The Big Scoop campaign has kicked off this week; organised by Dog’s Trust and Keep Britain Tidy, this campaign aims to highlight how easy it is to scoop your dog’s poop, and appeals to dog owners to do just that. The Big Scoop will support local councils, and educate dog owners. A survey conducted recently in Cardiff showed that the general public dislike dog mess more than general litter or people smoking in public, making dog poo the nation’s biggest bugbear.
The UK is home to over 8 million canines, who produce over 1000 tonnes of waste between them every day – that weighs as much as 200 double-decker buses! Of course, this wouldn’t be a problem if all of the mess was scooped up, but this is sadly far from the truth.
Alex Jackson, who is Head of Campaigns at Dogs Trust, says:
“Dog poo is still one of the biggest complaints received by local councils every year, with 81,000 complaints received from members of the public last year alone, so it’s important that everyone is aware of how simple disposing of dog mess can be.”
Owners who don’t scoop their dog’s poop are breaking the law, and face an £80 fine if caught. The problem is ‘if caught’; many irresponsible dog owners who don’t scoop, commit the act when nobody is about, or by cover of darkness, knowing they will get away with it.
But why do we dislike dog poo so much? And why should we clear it up straight away from our streets, paths, and parks? We explore the reasons below.
Not only is dog mess unsightly and smelly, it is – more importantly – a health hazard. Contact with dog faeces can lead to toxocariasis in humans, which causes serious illness, and can even lead to blindness. Young children are sadly most at risk from this, as they are less likely to wash their hands, and more likely to put their fingers and other things in their mouths.
Chelmsford City Council explained the symptoms of toxocariasis as:
“Seizures, breathing difficulties, a very red and painful eye, and clouded vision, usually only in one eye. Left untreated, toxocariasis can cause permanent loss of vision in the affected eye.”

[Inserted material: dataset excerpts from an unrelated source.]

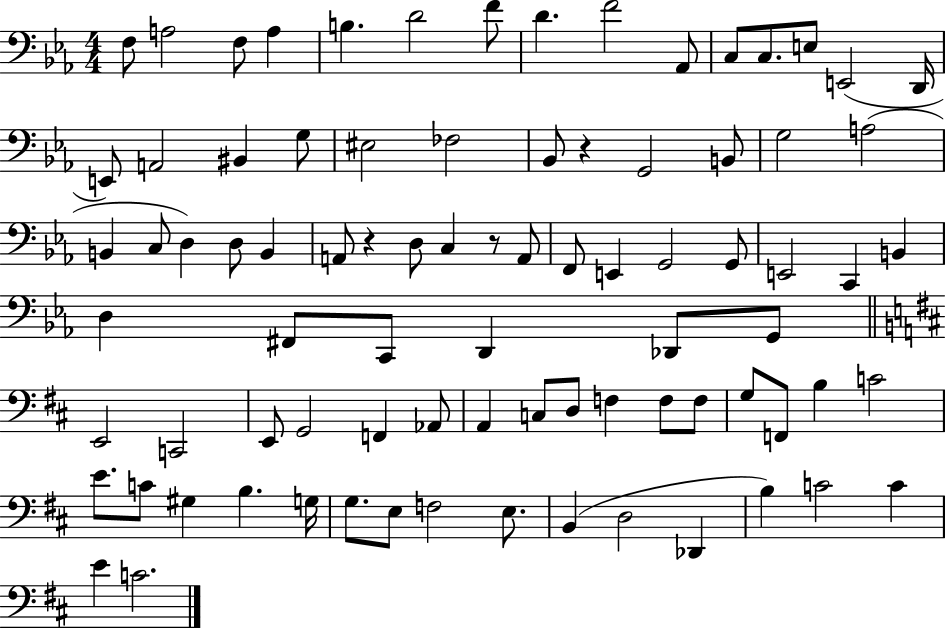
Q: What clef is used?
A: bass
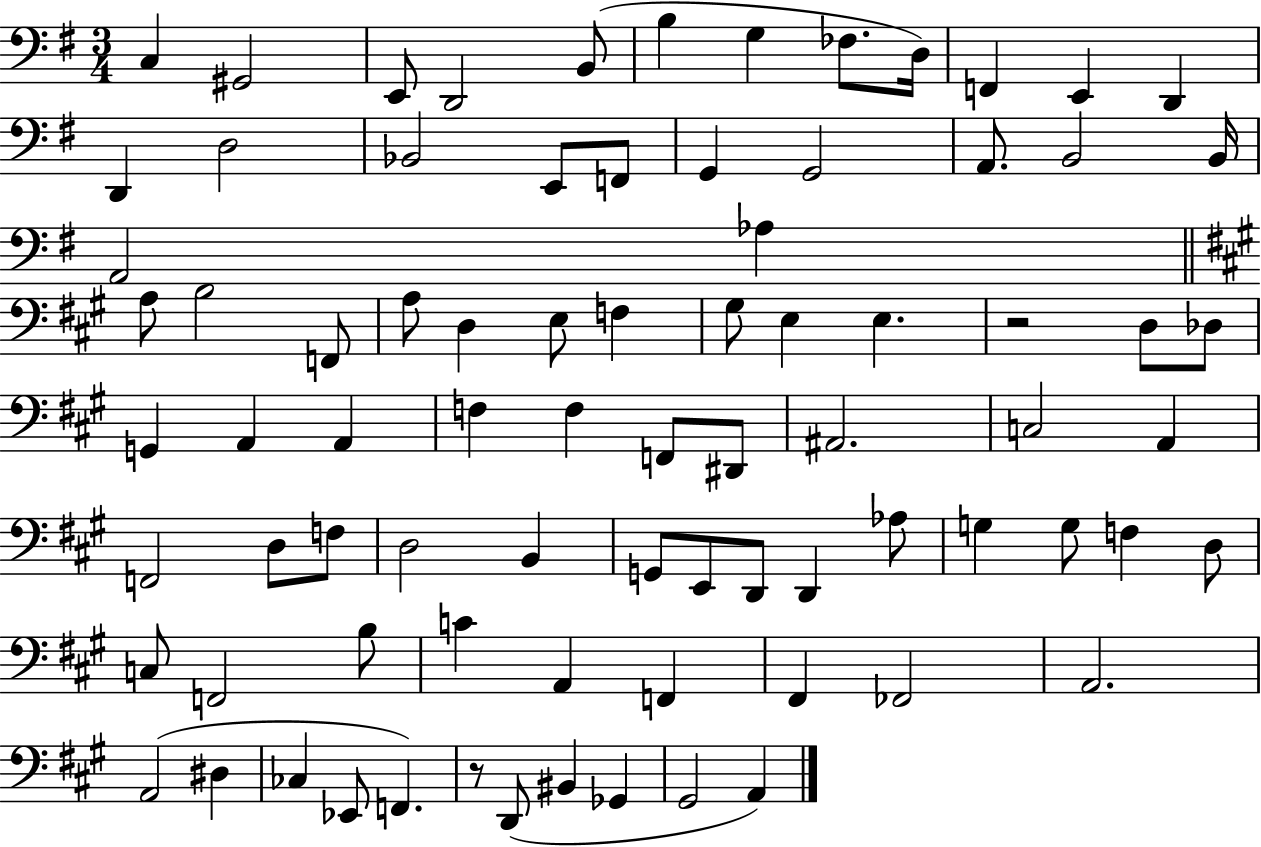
C3/q G#2/h E2/e D2/h B2/e B3/q G3/q FES3/e. D3/s F2/q E2/q D2/q D2/q D3/h Bb2/h E2/e F2/e G2/q G2/h A2/e. B2/h B2/s A2/h Ab3/q A3/e B3/h F2/e A3/e D3/q E3/e F3/q G#3/e E3/q E3/q. R/h D3/e Db3/e G2/q A2/q A2/q F3/q F3/q F2/e D#2/e A#2/h. C3/h A2/q F2/h D3/e F3/e D3/h B2/q G2/e E2/e D2/e D2/q Ab3/e G3/q G3/e F3/q D3/e C3/e F2/h B3/e C4/q A2/q F2/q F#2/q FES2/h A2/h. A2/h D#3/q CES3/q Eb2/e F2/q. R/e D2/e BIS2/q Gb2/q G#2/h A2/q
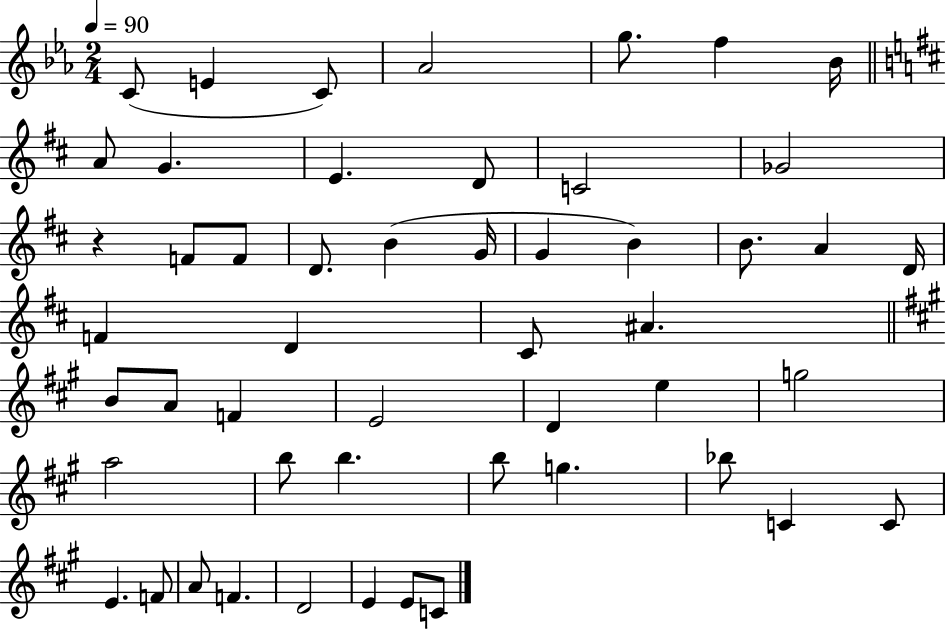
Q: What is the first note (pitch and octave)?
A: C4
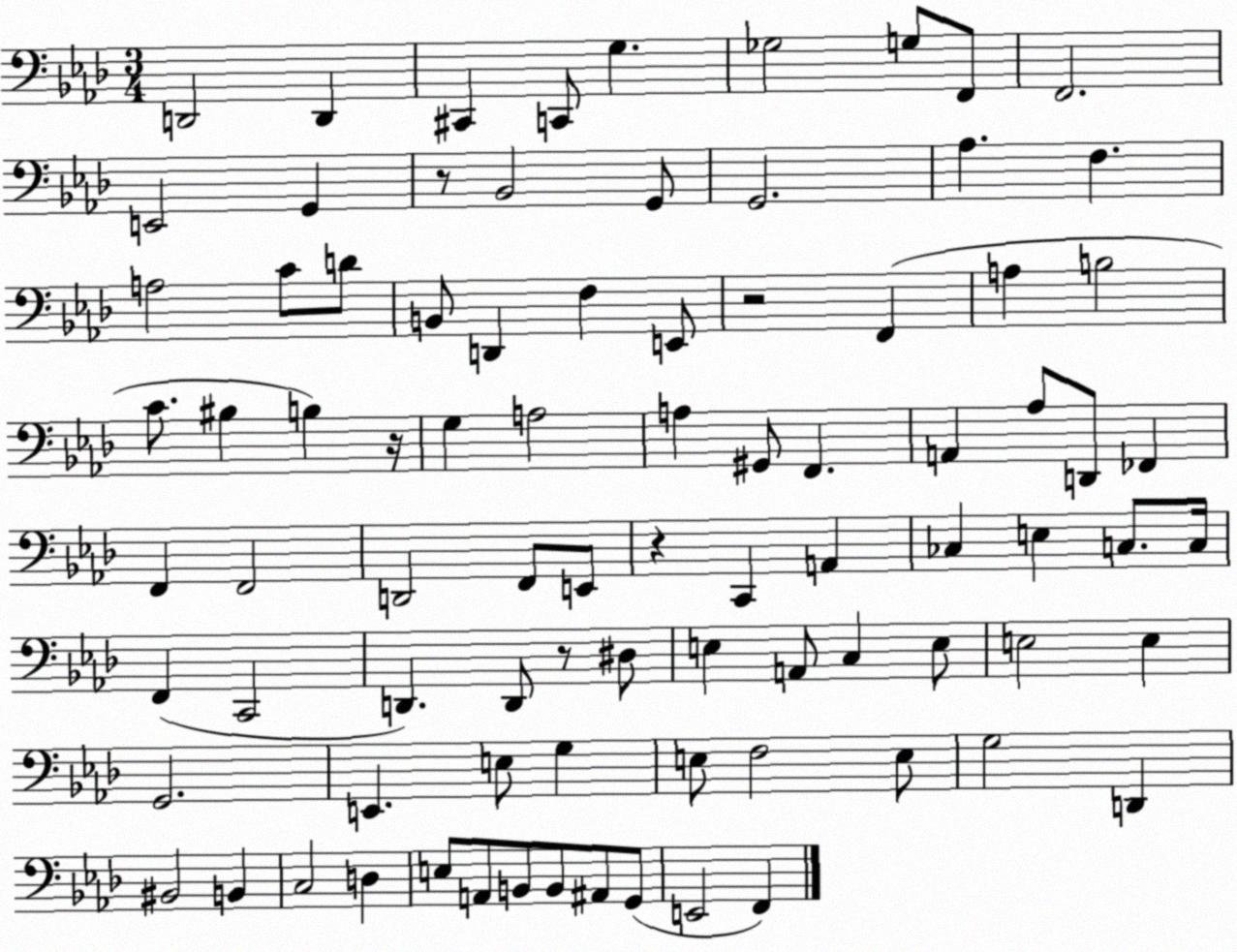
X:1
T:Untitled
M:3/4
L:1/4
K:Ab
D,,2 D,, ^C,, C,,/2 G, _G,2 G,/2 F,,/2 F,,2 E,,2 G,, z/2 _B,,2 G,,/2 G,,2 _A, F, A,2 C/2 D/2 B,,/2 D,, F, E,,/2 z2 F,, A, B,2 C/2 ^B, B, z/4 G, A,2 A, ^G,,/2 F,, A,, _A,/2 D,,/2 _F,, F,, F,,2 D,,2 F,,/2 E,,/2 z C,, A,, _C, E, C,/2 C,/4 F,, C,,2 D,, D,,/2 z/2 ^D,/2 E, A,,/2 C, E,/2 E,2 E, G,,2 E,, E,/2 G, E,/2 F,2 E,/2 G,2 D,, ^B,,2 B,, C,2 D, E,/2 A,,/2 B,,/2 B,,/2 ^A,,/2 G,,/2 E,,2 F,,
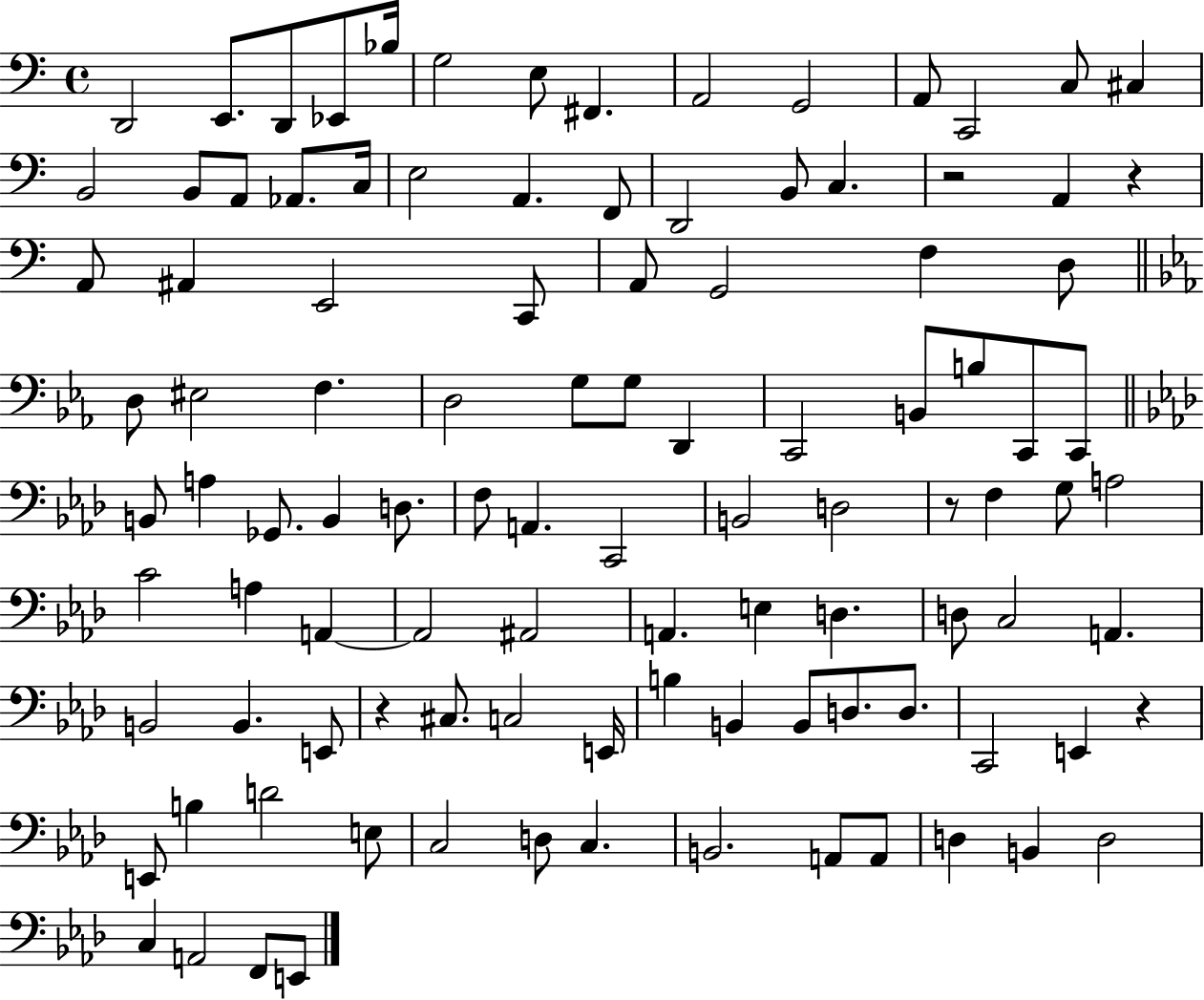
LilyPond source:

{
  \clef bass
  \time 4/4
  \defaultTimeSignature
  \key c \major
  d,2 e,8. d,8 ees,8 bes16 | g2 e8 fis,4. | a,2 g,2 | a,8 c,2 c8 cis4 | \break b,2 b,8 a,8 aes,8. c16 | e2 a,4. f,8 | d,2 b,8 c4. | r2 a,4 r4 | \break a,8 ais,4 e,2 c,8 | a,8 g,2 f4 d8 | \bar "||" \break \key ees \major d8 eis2 f4. | d2 g8 g8 d,4 | c,2 b,8 b8 c,8 c,8 | \bar "||" \break \key f \minor b,8 a4 ges,8. b,4 d8. | f8 a,4. c,2 | b,2 d2 | r8 f4 g8 a2 | \break c'2 a4 a,4~~ | a,2 ais,2 | a,4. e4 d4. | d8 c2 a,4. | \break b,2 b,4. e,8 | r4 cis8. c2 e,16 | b4 b,4 b,8 d8. d8. | c,2 e,4 r4 | \break e,8 b4 d'2 e8 | c2 d8 c4. | b,2. a,8 a,8 | d4 b,4 d2 | \break c4 a,2 f,8 e,8 | \bar "|."
}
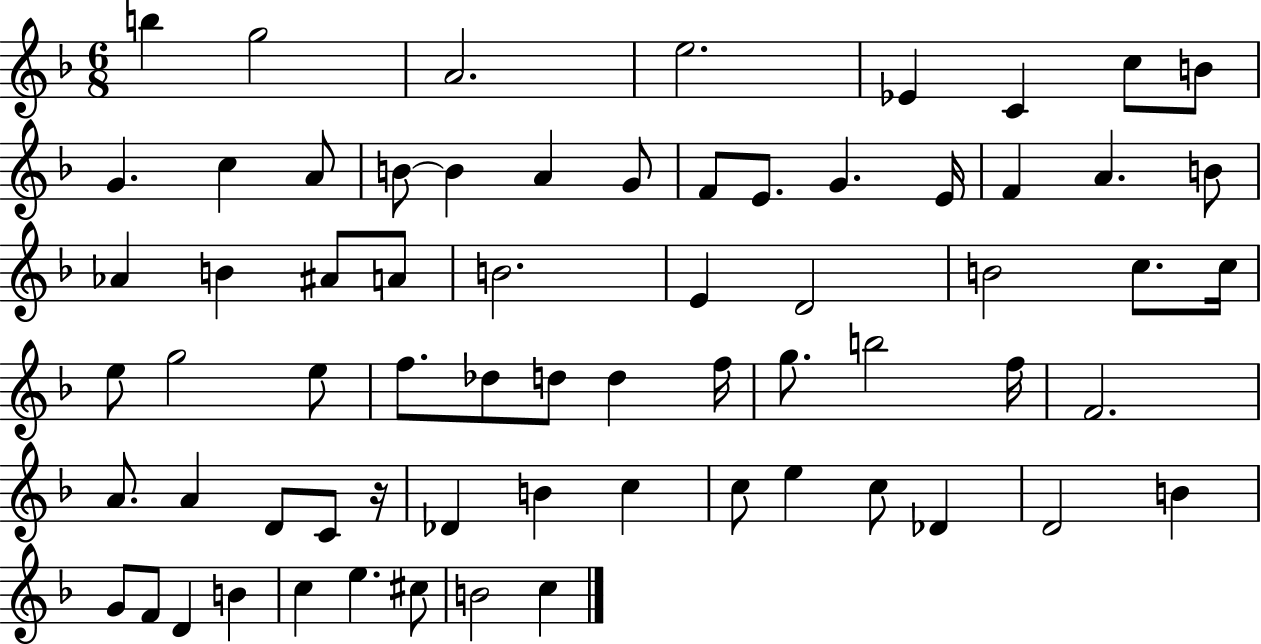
X:1
T:Untitled
M:6/8
L:1/4
K:F
b g2 A2 e2 _E C c/2 B/2 G c A/2 B/2 B A G/2 F/2 E/2 G E/4 F A B/2 _A B ^A/2 A/2 B2 E D2 B2 c/2 c/4 e/2 g2 e/2 f/2 _d/2 d/2 d f/4 g/2 b2 f/4 F2 A/2 A D/2 C/2 z/4 _D B c c/2 e c/2 _D D2 B G/2 F/2 D B c e ^c/2 B2 c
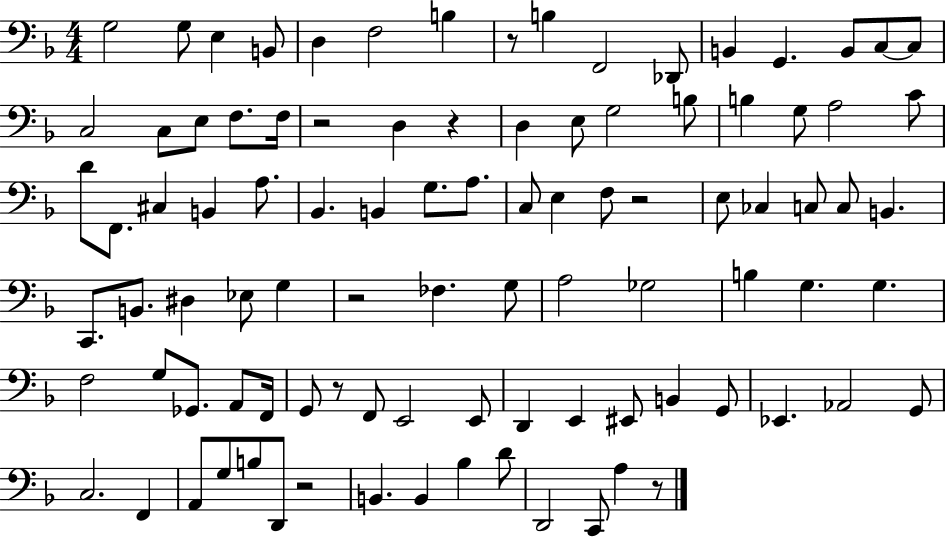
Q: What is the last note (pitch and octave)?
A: A3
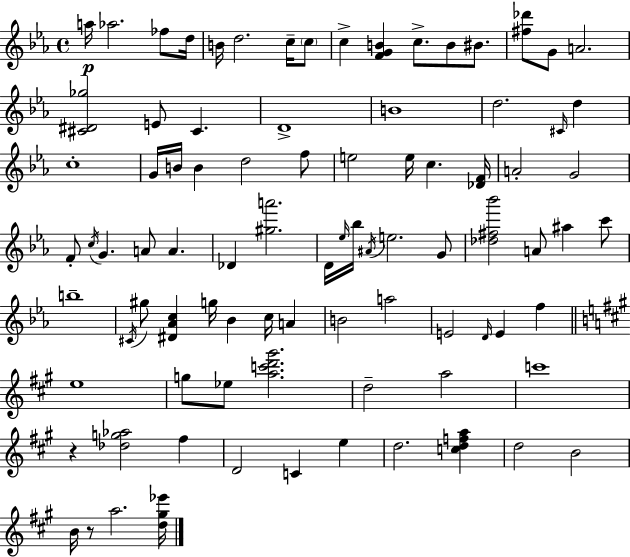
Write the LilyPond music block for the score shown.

{
  \clef treble
  \time 4/4
  \defaultTimeSignature
  \key c \minor
  a''16\p aes''2. fes''8 d''16 | b'16 d''2. c''16-- \parenthesize c''8 | c''4-> <f' g' b'>4 c''8.-> b'8 bis'8. | <fis'' des'''>8 g'8 a'2. | \break <cis' dis' ges''>2 e'8 cis'4. | d'1-> | b'1 | d''2. \grace { cis'16 } d''4 | \break c''1-. | g'16 b'16 b'4 d''2 f''8 | e''2 e''16 c''4. | <des' f'>16 a'2-. g'2 | \break f'8-. \acciaccatura { c''16 } g'4. a'8 a'4. | des'4 <gis'' a'''>2. | d'16 \grace { ees''16 } bes''16 \acciaccatura { ais'16 } e''2. | g'8 <des'' fis'' bes'''>2 a'8 ais''4 | \break c'''8 b''1-- | \acciaccatura { cis'16 } gis''8 <dis' aes' c''>4 g''16 bes'4 | c''16 a'4 b'2 a''2 | e'2 \grace { d'16 } e'4 | \break f''4 \bar "||" \break \key a \major e''1 | g''8 ees''8 <a'' c''' d''' gis'''>2. | d''2-- a''2 | c'''1 | \break r4 <des'' g'' aes''>2 fis''4 | d'2 c'4 e''4 | d''2. <c'' d'' f'' a''>4 | d''2 b'2 | \break b'16 r8 a''2. <d'' gis'' ees'''>16 | \bar "|."
}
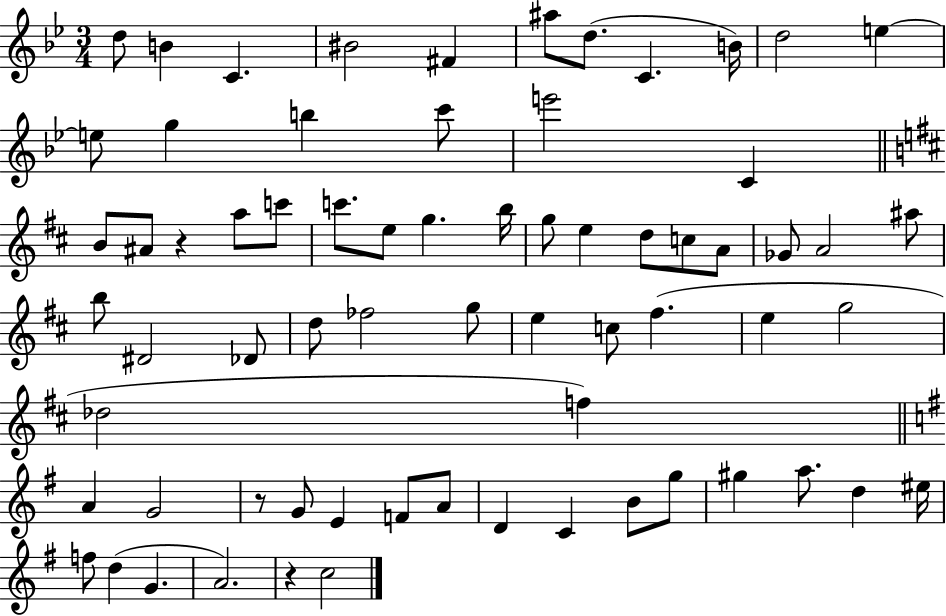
X:1
T:Untitled
M:3/4
L:1/4
K:Bb
d/2 B C ^B2 ^F ^a/2 d/2 C B/4 d2 e e/2 g b c'/2 e'2 C B/2 ^A/2 z a/2 c'/2 c'/2 e/2 g b/4 g/2 e d/2 c/2 A/2 _G/2 A2 ^a/2 b/2 ^D2 _D/2 d/2 _f2 g/2 e c/2 ^f e g2 _d2 f A G2 z/2 G/2 E F/2 A/2 D C B/2 g/2 ^g a/2 d ^e/4 f/2 d G A2 z c2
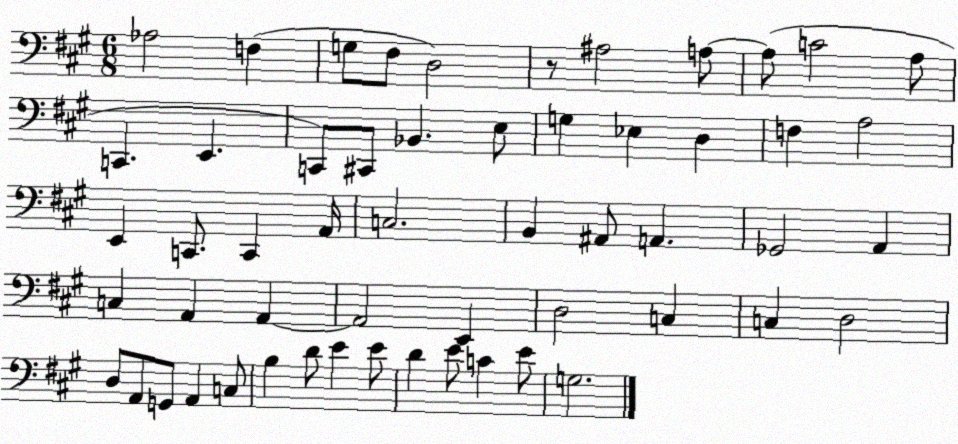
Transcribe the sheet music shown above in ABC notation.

X:1
T:Untitled
M:6/8
L:1/4
K:A
_A,2 F, G,/2 ^F,/2 D,2 z/2 ^A,2 A,/2 A,/2 C2 A,/2 C,, E,, C,,/2 ^C,,/2 _B,, E,/2 G, _E, D, F, A,2 E,, C,,/2 C,, A,,/4 C,2 B,, ^A,,/2 A,, _G,,2 A,, C, A,, A,, A,,2 E,, D,2 C, C, D,2 D,/2 A,,/2 G,,/2 A,, C,/2 B, D/2 E E/2 D E/2 C E/2 G,2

Toxocariasis is only one infection though; dog poo is a common carrier of all of the following diseases, infections, and parasites:
Not only can direct contact with faeces cause problems, but the worms present in some poo can stay in the soil for long periods of time, meaning your garden or local grassy area is hazardous to anyone who touches the ground – including your own dog, other dogs, and humans. That picnic in the park suddenly doesn’t seem as appealing.
If dog mess isn’t scooped up, it often makes its way into our waterways via storms and rainwater.
The USA Environmental Protection Agency stated:
“Just two to three days of waste from 100 dogs can contribute enough bacteria, nitrogen and phosphorous to close 20 miles of a bay-watershed to swimming and shell-fishing”
In fact, excess nitrogen in our waterways can prevent fish and other underwater life from breathing.
Bacteria from dog poo can also get into the air we breathe; a recent study of air samples in American states found that 10 to 50 per cent of the bacteria found in the air came from directly dog faeces.
Why you should scoop your poop
In summary, the reasons you MUST scoop your poop include:
- Obeying the law in the UK
- Preventing unnecessary infection and disease in humans
- Preventing pollution of waterways and the air we breathe
- And, being a good neighbour. Nobody likes a non-scooper! Be a Scooperhero and move that dog mess ASAP – for you, your dog, the local community, and the environment.